TEMPERANZA. - Virtù morale e cardinale che modera, secondo l'ordine della natura, le tendenze, i moti e le azioni; in una parola, gli appetiti che nella sfera del sensibile esercitano una maggiore attrattiva, offrono maggior piacere o somma di piaceri all'uomo, affinché questi, subendone l'incanto, non metta in pericolo la salvezza eterna.

La t., pertanto, avrà come oggetto materiale, intorno a cui esercitarsi, in primo luogo i piaceri inerenti alla conservazione dell'individuo e della specie (piaceri sensibili del cibo e della bevanda, piaceri sessuali dell'attività genetica), i quali, per la stretta connessione che hanno con il senso del tatto, si dicono anche piaceri del tatto. Essi sono l'oggetto primario della t., perché sono i più forti e importano le più cocenti deviazioni dall'ordine morale. In secondo luogo la t. si eserciterà intorno ai piaceri degli altri sensi: vista, odorato, udito, gusto, in quanto gli oggetti propri di questi sensi possono accrescere l'attrattiva e l'eccitazione verso tutto quanto appartiene alla conservazione dell'individuo e della specie (p. es., la bellezza, la disinvoltura della persona, il gusto saporito dei cibi, il profumo, la voce argentina, ecc.). In terzo luogo la t. modera anche i desideri interni, in quanto non si possono desiderare i piaceri, di cui si è parlato, se non quanto, come e nel modo che è conforme all'ordine della ragione.

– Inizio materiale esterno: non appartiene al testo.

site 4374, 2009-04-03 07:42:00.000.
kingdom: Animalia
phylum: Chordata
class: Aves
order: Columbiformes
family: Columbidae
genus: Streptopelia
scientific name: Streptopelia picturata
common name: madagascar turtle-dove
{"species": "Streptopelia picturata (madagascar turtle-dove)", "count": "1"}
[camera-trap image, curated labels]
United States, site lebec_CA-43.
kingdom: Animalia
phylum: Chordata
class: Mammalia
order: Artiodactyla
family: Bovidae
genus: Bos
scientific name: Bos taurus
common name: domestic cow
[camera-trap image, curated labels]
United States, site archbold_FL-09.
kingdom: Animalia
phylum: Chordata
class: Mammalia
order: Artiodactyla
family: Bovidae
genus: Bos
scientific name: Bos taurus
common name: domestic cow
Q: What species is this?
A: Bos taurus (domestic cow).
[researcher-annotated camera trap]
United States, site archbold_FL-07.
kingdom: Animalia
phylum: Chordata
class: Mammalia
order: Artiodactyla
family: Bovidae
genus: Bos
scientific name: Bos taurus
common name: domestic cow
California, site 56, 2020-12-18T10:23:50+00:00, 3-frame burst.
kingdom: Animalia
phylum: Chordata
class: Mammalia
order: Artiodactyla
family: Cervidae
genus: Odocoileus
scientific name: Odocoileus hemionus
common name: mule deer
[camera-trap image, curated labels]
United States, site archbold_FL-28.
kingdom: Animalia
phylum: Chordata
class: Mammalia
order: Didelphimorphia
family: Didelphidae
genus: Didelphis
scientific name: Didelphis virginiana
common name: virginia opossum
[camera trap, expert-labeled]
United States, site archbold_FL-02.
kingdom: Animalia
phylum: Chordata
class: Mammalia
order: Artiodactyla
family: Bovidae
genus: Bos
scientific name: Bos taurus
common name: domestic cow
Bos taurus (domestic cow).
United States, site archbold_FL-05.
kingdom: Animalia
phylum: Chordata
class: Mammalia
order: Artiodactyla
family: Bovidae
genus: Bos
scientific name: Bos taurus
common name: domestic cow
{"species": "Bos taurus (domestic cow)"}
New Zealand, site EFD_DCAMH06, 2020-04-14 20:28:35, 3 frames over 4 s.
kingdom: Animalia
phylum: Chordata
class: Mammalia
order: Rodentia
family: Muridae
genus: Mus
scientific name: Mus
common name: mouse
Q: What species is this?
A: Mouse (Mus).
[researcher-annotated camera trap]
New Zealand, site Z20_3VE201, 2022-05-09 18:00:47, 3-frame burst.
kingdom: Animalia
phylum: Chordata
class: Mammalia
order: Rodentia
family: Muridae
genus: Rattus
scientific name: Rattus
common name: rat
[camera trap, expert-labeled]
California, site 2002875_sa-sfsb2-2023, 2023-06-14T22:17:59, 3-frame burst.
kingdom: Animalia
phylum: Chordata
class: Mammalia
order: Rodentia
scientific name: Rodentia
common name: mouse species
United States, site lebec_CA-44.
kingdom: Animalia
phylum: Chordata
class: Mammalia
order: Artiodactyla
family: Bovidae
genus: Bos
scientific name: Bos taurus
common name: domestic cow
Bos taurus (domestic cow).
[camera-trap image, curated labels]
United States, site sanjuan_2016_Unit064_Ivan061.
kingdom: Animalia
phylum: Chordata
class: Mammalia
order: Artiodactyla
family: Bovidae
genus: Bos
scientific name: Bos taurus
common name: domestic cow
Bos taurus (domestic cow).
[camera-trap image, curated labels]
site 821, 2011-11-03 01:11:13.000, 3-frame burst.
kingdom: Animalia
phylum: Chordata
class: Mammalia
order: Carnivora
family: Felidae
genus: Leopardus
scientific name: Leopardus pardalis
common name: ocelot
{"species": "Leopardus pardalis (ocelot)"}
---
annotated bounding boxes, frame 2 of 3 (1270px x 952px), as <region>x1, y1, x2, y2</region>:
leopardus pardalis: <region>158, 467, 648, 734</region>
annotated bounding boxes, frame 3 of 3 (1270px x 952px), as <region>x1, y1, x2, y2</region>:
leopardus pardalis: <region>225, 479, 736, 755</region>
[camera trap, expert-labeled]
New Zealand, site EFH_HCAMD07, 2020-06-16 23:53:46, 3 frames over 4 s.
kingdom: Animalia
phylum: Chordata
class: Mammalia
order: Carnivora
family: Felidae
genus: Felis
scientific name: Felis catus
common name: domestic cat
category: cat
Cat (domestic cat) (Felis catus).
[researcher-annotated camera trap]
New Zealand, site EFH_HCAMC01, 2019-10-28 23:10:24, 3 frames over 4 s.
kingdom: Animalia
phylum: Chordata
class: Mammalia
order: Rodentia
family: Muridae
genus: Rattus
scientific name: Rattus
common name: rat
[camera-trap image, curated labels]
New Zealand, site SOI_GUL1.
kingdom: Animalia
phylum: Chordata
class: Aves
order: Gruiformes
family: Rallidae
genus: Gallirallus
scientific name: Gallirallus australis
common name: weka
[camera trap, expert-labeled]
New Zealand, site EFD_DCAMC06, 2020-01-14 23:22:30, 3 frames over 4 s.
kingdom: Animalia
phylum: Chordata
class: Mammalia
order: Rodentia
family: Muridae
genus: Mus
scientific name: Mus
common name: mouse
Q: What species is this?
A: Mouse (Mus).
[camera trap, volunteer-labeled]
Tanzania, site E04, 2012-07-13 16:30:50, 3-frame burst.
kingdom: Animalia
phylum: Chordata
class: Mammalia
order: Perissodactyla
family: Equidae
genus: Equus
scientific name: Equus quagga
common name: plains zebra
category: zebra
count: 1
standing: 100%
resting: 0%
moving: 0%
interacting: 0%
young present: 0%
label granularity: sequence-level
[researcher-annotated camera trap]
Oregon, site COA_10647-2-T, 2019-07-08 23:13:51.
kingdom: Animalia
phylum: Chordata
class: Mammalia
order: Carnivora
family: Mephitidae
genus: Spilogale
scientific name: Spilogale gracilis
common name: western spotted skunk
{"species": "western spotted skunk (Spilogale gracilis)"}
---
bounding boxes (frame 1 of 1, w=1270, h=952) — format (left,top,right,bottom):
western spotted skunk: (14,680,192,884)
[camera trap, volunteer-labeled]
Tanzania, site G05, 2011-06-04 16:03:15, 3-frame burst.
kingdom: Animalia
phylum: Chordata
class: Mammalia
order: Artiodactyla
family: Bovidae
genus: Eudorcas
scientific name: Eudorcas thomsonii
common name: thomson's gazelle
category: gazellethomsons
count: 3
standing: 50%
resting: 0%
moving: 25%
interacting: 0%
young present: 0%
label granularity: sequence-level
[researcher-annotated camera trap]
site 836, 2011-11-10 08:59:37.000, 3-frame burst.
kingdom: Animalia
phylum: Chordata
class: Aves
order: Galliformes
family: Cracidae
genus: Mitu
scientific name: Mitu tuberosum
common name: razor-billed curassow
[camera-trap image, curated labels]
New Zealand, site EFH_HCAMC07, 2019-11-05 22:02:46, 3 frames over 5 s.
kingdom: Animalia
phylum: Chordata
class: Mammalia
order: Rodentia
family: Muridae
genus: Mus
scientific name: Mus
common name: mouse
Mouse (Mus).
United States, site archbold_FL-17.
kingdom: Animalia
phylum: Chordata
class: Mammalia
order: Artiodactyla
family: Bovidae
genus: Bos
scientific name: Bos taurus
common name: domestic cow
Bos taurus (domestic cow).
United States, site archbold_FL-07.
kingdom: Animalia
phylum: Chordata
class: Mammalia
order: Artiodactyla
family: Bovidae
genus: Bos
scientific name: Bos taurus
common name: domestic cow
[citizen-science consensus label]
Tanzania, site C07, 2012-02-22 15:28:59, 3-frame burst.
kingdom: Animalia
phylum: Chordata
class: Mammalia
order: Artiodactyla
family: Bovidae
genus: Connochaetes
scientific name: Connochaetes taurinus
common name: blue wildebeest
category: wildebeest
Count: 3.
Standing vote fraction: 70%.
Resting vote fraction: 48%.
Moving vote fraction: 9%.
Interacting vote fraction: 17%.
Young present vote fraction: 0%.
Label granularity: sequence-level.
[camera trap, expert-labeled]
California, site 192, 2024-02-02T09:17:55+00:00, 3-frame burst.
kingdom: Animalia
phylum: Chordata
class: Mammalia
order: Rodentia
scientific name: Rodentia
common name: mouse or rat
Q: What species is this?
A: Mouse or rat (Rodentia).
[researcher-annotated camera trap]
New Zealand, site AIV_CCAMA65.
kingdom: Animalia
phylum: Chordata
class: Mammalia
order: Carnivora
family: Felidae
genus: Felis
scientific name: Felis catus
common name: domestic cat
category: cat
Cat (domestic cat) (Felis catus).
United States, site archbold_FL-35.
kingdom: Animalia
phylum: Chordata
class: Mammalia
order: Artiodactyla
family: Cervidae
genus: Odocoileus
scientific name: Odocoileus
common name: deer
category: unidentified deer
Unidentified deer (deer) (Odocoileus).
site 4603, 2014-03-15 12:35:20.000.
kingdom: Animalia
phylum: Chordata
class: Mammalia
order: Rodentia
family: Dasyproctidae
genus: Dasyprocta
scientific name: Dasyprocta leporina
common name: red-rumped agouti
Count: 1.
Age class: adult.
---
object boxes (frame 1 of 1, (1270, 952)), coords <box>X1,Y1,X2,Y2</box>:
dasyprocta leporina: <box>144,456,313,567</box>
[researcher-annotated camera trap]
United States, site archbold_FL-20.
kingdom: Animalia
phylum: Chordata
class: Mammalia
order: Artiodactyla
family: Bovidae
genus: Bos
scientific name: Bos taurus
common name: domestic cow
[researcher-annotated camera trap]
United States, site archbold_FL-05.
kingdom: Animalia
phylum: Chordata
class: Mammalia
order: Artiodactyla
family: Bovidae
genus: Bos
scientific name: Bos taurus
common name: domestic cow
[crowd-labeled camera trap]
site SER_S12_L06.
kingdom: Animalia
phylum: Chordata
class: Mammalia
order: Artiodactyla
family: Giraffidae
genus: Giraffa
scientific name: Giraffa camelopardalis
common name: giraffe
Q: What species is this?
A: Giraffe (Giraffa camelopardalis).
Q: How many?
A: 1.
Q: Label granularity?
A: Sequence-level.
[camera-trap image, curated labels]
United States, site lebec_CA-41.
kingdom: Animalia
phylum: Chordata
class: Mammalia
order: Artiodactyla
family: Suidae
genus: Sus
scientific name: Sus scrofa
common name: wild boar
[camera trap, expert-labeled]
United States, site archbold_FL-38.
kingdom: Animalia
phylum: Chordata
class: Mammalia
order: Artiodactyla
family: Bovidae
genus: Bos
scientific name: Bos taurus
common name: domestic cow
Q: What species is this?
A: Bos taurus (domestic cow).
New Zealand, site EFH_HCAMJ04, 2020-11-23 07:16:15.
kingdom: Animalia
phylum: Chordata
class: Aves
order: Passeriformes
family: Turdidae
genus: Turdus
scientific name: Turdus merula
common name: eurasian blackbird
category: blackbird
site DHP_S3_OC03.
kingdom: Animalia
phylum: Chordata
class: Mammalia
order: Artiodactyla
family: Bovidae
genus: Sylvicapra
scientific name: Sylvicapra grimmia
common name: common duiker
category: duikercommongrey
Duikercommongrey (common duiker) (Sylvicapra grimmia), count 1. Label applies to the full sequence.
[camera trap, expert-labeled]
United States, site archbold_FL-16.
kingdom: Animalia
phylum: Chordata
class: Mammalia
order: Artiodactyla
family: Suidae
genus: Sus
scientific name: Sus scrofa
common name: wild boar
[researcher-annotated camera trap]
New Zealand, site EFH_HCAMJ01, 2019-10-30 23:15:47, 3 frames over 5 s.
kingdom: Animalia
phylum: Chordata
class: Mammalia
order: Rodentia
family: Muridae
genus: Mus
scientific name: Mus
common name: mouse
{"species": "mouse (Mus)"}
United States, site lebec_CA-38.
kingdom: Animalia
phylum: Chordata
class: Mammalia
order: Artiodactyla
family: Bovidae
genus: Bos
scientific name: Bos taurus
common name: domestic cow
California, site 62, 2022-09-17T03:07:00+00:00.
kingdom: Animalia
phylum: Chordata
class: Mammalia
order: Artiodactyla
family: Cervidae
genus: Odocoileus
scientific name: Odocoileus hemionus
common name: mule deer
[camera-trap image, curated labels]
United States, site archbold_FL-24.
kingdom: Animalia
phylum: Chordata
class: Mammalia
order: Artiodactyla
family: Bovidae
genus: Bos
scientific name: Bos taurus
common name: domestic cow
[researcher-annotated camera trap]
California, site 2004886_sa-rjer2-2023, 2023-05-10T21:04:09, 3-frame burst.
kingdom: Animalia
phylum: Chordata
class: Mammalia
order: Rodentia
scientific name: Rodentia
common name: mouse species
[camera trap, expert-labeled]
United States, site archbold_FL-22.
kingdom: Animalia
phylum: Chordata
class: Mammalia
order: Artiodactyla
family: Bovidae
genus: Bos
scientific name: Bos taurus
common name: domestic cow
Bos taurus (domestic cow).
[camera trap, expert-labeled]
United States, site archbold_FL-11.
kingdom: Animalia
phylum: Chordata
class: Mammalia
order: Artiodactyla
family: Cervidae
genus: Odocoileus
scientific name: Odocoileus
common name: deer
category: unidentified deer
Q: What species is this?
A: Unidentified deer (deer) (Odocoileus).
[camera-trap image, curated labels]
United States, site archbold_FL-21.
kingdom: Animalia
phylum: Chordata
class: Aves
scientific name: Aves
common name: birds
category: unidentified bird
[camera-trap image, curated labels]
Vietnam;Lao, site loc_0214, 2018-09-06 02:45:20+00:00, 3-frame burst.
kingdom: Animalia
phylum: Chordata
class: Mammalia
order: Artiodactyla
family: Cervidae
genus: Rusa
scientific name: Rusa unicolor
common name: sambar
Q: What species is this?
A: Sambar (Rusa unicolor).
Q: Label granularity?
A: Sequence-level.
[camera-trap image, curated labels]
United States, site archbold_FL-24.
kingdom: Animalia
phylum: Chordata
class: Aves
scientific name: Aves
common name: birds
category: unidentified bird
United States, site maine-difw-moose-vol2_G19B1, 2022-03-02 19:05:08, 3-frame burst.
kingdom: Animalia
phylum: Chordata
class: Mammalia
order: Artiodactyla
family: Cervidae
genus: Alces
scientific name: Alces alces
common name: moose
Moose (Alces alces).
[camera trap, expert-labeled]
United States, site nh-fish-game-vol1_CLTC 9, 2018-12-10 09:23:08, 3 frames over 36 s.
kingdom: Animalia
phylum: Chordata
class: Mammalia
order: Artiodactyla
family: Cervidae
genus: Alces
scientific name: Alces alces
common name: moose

Perciò l'oggetto formale della t. è la particolare onestà che si riscontra nel moderare l'uso di questi piaceri, nel cercarli e approfittarne secondo la giusta misura. E la giusta misura si deduce dalla finalità di essi, la quale per rispetto al cibo e alla bevanda è il benessere del corpo e della mente in ordine alla loro attività, e la buona disposizione dell'animo in ordine alla salvezza eterna; e per rispetto all'attività genetica è la procreazione dei figli e il conseguimento degli altri fini propri della vita coniugale.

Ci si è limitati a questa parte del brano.